──────── Given entries

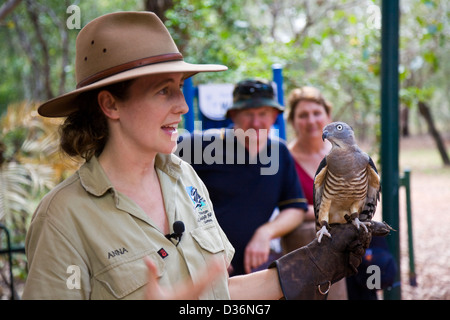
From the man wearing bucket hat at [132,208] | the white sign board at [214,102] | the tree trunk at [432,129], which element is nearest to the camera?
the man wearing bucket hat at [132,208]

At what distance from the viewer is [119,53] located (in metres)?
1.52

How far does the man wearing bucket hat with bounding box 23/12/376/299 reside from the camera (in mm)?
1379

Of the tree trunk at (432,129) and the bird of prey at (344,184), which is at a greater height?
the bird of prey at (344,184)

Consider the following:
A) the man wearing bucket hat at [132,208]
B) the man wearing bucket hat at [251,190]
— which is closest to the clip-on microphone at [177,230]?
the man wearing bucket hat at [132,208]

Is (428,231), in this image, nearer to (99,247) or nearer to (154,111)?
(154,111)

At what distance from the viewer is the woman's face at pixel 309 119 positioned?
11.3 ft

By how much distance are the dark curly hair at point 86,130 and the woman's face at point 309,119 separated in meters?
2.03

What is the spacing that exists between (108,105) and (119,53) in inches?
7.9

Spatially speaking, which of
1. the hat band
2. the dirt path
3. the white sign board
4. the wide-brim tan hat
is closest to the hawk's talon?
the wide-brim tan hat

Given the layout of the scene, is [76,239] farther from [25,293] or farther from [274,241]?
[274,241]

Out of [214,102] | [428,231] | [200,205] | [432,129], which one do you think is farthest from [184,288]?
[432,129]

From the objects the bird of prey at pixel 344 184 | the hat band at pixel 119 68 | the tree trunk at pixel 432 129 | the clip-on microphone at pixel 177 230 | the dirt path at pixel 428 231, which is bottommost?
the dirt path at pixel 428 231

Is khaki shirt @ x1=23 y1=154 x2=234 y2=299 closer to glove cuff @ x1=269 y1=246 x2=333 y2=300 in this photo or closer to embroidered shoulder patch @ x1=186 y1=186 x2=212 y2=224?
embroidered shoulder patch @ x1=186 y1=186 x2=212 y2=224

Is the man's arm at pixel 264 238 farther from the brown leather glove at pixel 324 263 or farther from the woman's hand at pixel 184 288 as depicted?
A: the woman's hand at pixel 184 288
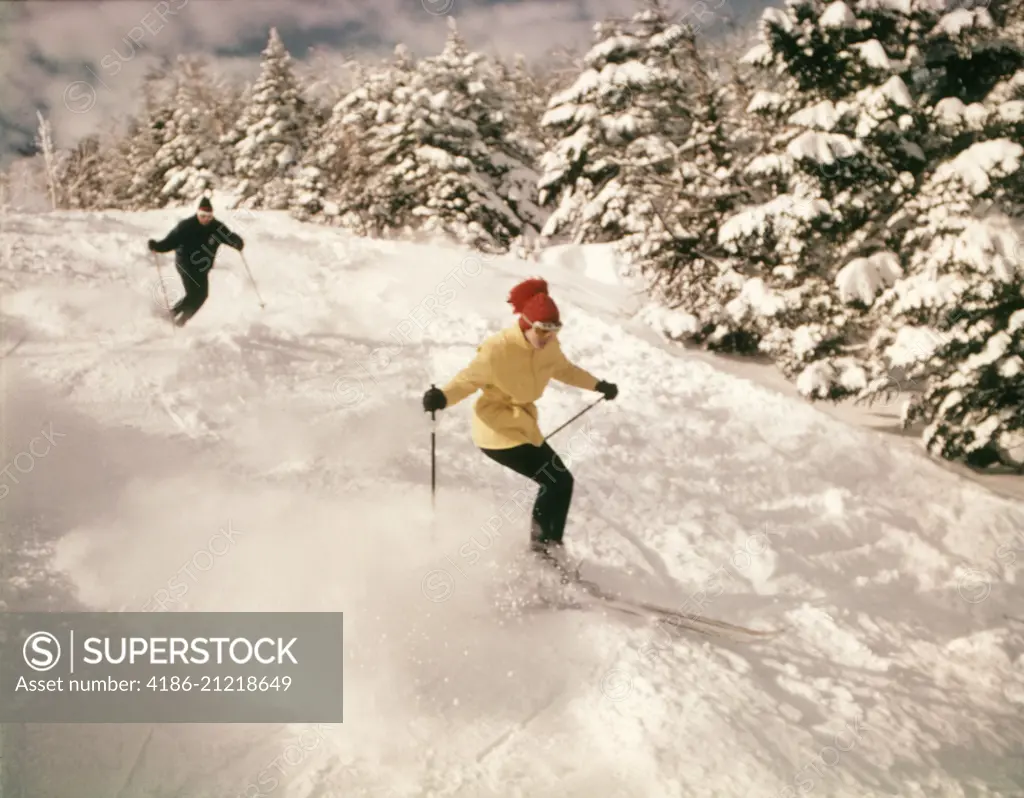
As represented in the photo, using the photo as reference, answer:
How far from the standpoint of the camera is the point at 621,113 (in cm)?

────────────────

What you need to do
Convert the lines of the material above, from the line containing "As represented in" up to and including the final line of the material, into a numbered list, omitting any blank lines.

Exercise result
1. As represented in the photo, using the photo as reference, answer:
2. How far from the standpoint of the camera is the point at 621,113 (in cm)?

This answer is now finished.